▶ Tugas yang dikerjakan: Susun baris-baris item sebagai daftar bernomor tanpa baris kosong, mulai dari baris yang memuat "Is the camouflage" sampai dengan baris terakhir item.
##### Data yang diberikan #####
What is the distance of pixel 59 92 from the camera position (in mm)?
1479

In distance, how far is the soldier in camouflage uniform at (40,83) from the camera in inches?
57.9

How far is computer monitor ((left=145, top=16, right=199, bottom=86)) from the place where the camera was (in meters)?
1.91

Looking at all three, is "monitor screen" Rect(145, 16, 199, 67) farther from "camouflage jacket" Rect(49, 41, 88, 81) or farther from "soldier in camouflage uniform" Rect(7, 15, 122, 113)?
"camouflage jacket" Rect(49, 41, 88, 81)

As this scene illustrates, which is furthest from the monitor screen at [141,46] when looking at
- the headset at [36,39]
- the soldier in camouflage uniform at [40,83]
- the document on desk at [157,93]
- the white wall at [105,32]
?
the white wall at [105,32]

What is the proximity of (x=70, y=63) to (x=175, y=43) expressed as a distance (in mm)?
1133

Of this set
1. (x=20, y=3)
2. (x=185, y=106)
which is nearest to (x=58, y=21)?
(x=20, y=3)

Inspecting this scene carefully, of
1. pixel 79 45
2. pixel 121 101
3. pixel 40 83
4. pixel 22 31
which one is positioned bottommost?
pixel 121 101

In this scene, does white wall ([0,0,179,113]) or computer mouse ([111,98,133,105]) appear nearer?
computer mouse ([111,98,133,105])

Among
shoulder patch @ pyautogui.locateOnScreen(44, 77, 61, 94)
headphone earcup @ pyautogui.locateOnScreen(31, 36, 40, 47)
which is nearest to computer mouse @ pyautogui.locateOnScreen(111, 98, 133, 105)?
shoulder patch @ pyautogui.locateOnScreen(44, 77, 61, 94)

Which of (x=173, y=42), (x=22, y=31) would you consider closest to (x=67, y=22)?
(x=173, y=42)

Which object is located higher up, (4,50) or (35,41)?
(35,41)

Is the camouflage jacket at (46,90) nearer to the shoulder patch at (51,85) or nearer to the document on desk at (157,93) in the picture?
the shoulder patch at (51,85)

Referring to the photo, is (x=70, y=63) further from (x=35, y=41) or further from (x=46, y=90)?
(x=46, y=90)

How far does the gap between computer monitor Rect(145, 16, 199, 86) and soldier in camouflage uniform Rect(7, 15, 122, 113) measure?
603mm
#####
▶ Jawaban tugas:
1. Is the camouflage jacket at (46,90) nearer to the shoulder patch at (51,85) or nearer to the document on desk at (157,93) in the picture?
2. the shoulder patch at (51,85)
3. Referring to the photo, is (x=70, y=63) further from (x=35, y=41) or further from (x=46, y=90)?
4. (x=46, y=90)
5. How far does the gap between computer monitor Rect(145, 16, 199, 86) and soldier in camouflage uniform Rect(7, 15, 122, 113) measure?
6. 603mm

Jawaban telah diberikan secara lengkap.